SAP BW/4HANA Data Flow
To load data into SAP BW/4HANA we build a data flow. A data flow is a sequence of objects that determine the routing of data throughout the journey from source tables to a query in SAP BW/4HANA. Tools are provided to create the data flow objects and connect them.
Watch this video to learn about the data flow of master data:
So we have learned how master data travels from the source system to SAP BW/4HANA, watch this next video to see how we load the transactional data:
In the previous two videos we covered the most important points about the SAP BW/4HANA data flow . So let's now recap on those points and also add some additional information to each component in the data flow.
Master Data
To load master data you need to define a characteristic InfoObject. There are three types of master data in SAP BW/4HANA: attributes, texts, and hierarchies. You can chose to load any one of these types of master data or all of them.
The main purpose of master data is to enrich the transactional data with additional information in a report. On its own, master data is not especially interesting to the business user who monitors business performance. Equally, transaction data without master data does not provide enough information to the business user.
In our example we saw the characteristic InfoObject ProductID with the value HT-1000 has the text Notebook Basic 15 and the Product ABC Category attribute value is C. These values are stored in the master data tables of SAP BW/4HANA and are loaded from the source system master data tables.
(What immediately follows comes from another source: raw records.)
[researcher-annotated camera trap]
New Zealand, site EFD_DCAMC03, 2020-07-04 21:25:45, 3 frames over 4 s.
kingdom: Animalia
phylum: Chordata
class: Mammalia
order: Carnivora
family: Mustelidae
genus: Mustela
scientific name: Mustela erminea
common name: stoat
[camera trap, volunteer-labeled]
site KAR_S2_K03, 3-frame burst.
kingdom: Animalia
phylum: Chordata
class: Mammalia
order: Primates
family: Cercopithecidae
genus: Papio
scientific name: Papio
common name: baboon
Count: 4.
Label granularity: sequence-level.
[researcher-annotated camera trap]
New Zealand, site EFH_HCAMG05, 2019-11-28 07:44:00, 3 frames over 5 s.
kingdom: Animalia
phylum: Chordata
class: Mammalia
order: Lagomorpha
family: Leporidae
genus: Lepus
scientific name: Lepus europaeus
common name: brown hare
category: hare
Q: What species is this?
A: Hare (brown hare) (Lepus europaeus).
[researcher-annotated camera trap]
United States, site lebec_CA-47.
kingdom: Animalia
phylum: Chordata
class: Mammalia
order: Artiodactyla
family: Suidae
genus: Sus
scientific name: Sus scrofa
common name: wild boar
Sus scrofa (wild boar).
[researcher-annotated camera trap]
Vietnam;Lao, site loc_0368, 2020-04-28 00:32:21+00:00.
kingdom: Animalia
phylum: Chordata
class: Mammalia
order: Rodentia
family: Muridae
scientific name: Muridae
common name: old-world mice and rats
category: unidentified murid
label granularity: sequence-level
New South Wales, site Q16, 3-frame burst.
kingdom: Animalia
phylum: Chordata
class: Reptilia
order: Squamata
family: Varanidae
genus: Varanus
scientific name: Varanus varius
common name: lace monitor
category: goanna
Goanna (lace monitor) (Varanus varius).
Optionally, hierarchy master data can be loaded to enable the hierarchical presentation of multiple characteristic InfoObject values, instead of presenting the values in a endless flat list. This makes navigation in reports much easier.
All three types of master data must be loaded into SAP BW/4HANA using data flow objects such as DataSources, Transformations, and Data Transfer Processes (DTPs).
Transactional Data
Transactional data is generated in source systems such as SAP S/4HANA by the execution of various business processes such as sales order processing.
The transactional data is stored in source system tables that include many fields.
DataSource
A DataSource is the object in SAP BW/4HANA that is created to support data extraction from the source system.
A DataSource can be regarded as the entry point for data arriving in SAP BW/4HANA.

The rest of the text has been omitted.